▶ [Given request]: Count the lines in the entries below that contain the string "bridge", treating uppercase and lowercase as different, and reply with only the number.

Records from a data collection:
↓

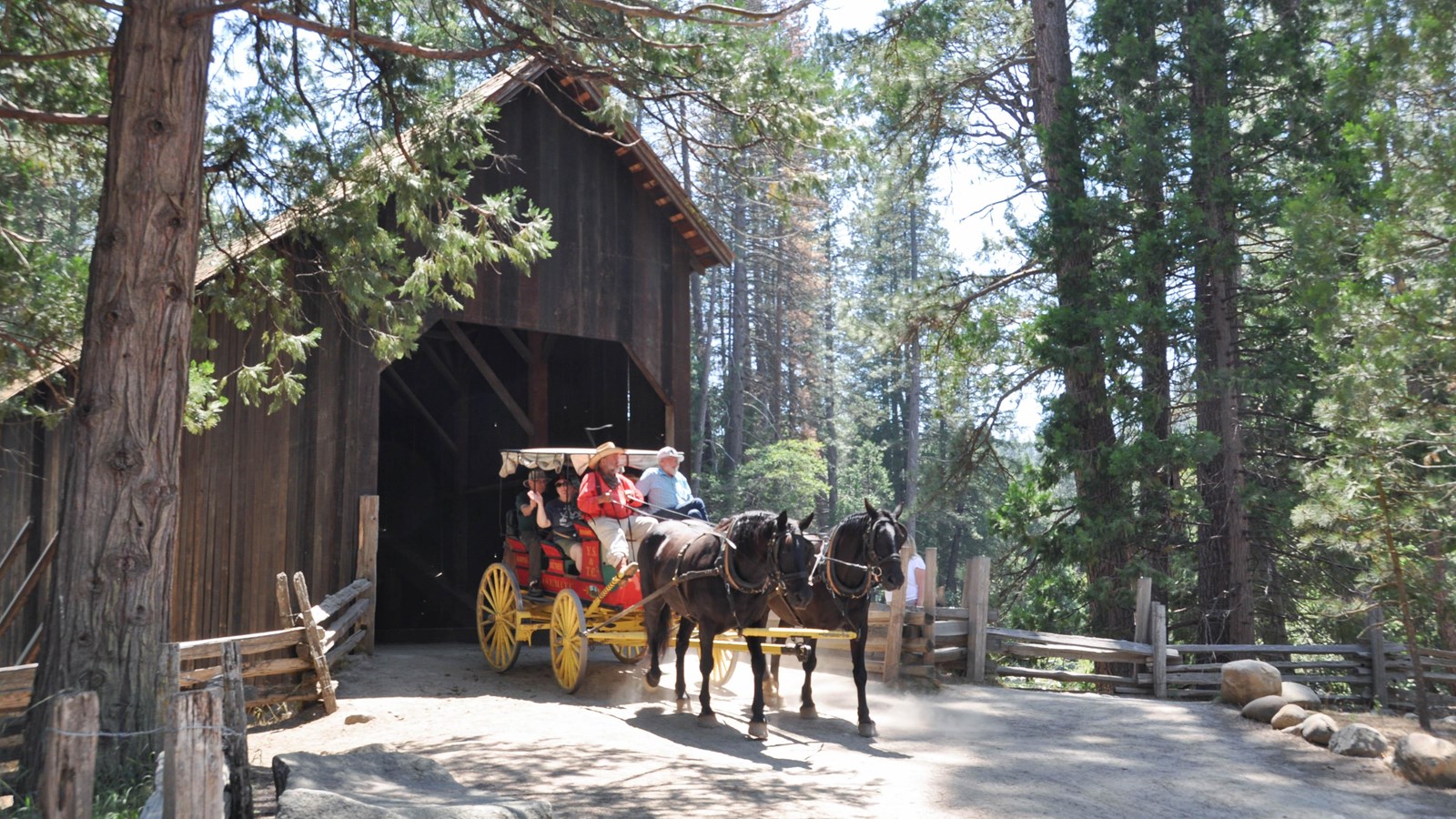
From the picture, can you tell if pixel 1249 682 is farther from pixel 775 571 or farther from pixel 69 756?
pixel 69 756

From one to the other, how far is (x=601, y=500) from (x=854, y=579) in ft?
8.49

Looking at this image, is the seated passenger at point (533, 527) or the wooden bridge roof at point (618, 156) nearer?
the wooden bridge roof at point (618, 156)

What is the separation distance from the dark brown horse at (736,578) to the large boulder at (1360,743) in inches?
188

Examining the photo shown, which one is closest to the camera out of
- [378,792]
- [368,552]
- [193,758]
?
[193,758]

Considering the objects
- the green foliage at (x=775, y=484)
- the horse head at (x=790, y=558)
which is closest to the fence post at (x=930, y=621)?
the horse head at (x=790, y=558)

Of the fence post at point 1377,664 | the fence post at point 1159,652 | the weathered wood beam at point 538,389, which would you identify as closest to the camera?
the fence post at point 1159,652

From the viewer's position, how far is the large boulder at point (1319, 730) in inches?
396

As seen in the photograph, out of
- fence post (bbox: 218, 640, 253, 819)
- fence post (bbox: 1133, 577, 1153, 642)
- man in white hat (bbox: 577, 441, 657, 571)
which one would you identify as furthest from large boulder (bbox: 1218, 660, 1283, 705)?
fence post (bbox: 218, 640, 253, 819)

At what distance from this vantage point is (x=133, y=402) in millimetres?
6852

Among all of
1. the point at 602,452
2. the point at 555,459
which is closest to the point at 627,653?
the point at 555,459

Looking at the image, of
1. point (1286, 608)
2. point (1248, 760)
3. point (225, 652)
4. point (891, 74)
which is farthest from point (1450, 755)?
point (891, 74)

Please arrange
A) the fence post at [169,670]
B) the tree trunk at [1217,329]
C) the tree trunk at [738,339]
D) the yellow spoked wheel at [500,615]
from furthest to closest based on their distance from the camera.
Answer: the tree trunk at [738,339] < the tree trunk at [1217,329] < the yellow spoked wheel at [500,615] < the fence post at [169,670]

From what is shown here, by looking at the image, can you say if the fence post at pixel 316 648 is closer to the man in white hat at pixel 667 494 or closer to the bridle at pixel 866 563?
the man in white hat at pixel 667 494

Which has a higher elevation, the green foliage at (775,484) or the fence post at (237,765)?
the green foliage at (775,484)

↑
↓

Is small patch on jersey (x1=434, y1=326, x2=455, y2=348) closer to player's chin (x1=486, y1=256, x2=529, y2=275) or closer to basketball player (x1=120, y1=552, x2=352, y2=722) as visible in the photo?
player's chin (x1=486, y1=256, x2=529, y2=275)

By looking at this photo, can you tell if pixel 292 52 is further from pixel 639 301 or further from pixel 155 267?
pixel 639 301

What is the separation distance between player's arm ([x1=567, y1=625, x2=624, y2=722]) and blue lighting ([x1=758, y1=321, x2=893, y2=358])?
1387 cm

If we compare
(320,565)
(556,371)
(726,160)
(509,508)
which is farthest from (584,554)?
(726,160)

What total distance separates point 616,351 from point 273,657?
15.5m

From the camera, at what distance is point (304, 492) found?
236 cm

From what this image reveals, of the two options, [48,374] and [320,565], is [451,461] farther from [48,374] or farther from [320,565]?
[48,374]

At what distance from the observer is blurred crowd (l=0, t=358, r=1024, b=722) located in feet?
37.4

↑

▶ [Response to this task]: 2